**Task input:**
|---|
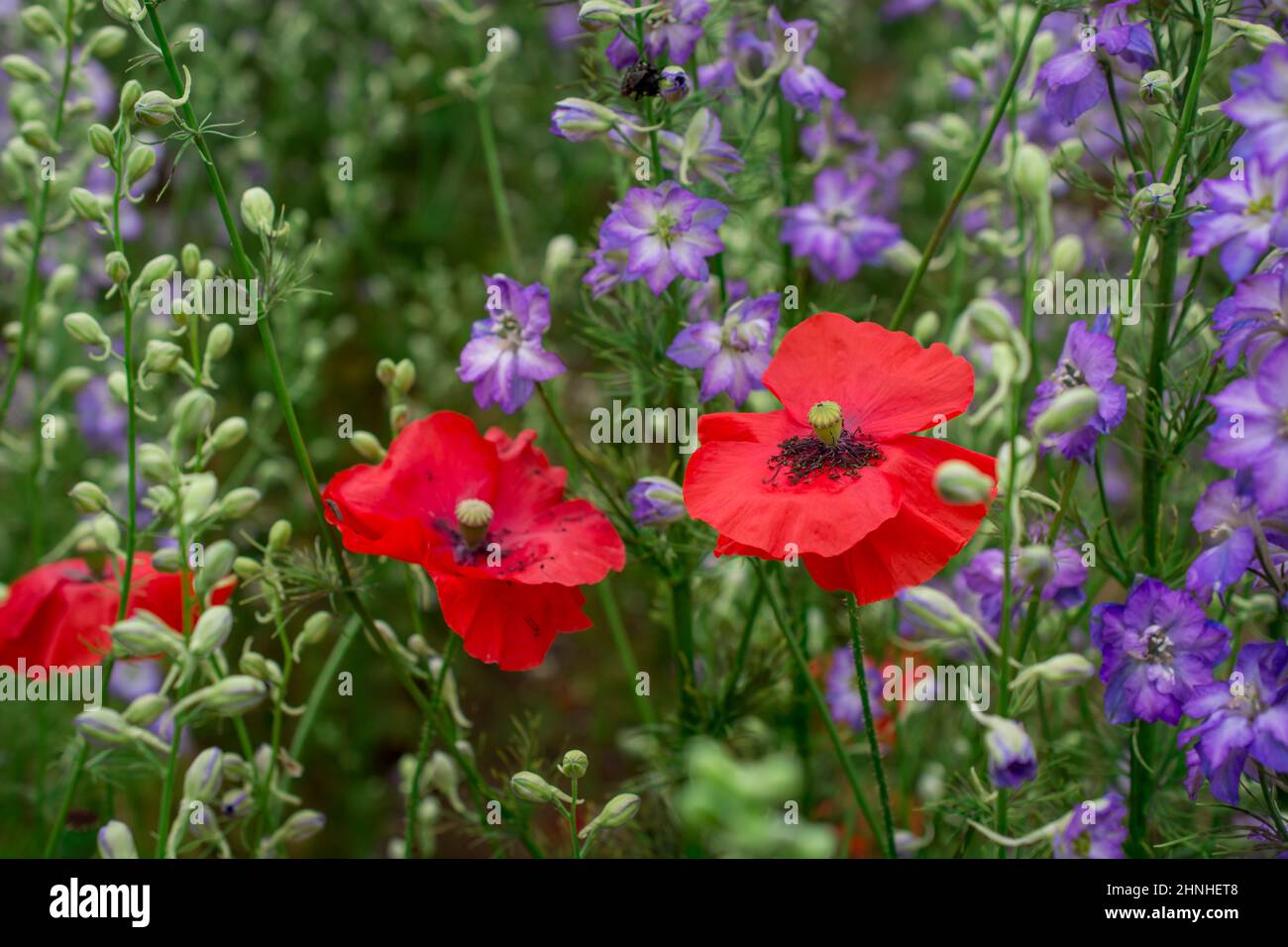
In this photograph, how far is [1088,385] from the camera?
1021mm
|---|
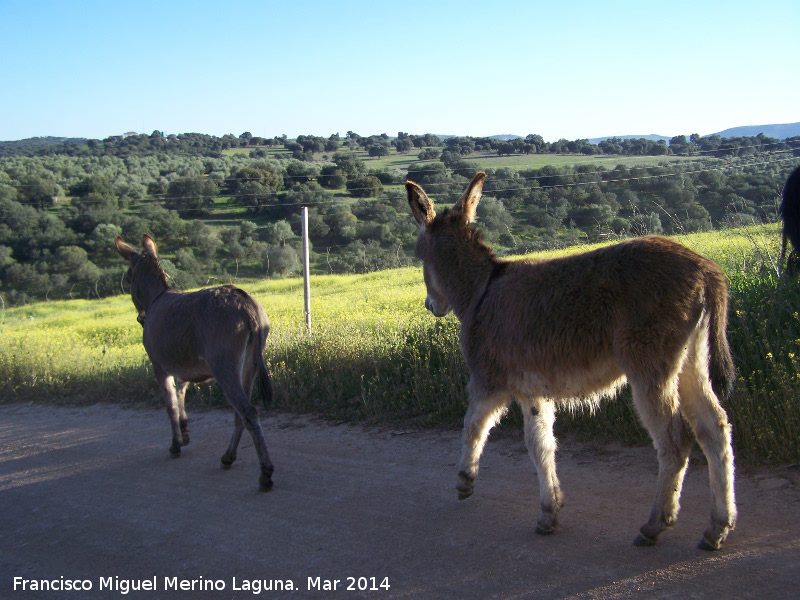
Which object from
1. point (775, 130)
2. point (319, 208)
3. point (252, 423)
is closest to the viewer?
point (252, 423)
|---|
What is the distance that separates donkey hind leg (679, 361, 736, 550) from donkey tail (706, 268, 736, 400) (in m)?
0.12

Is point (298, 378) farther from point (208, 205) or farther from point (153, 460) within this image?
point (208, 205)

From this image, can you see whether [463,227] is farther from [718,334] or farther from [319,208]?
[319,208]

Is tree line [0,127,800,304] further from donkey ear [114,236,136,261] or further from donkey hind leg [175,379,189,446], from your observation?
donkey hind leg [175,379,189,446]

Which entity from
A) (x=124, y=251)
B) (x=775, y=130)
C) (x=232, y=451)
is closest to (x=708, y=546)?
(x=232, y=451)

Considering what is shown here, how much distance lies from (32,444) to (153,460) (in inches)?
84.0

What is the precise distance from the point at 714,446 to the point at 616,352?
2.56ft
|---|
**Stated problem:**
Pick out every line in the material above that contains the word "donkey", and copy each one. Case counts.

**Solution for this problem:**
What is the distance that separates donkey hind leg (679, 361, 736, 550) from donkey tail (706, 268, 736, 400) (in m)?
Is tree line [0,127,800,304] further from donkey ear [114,236,136,261] or further from donkey hind leg [175,379,189,446], from your observation?
donkey hind leg [175,379,189,446]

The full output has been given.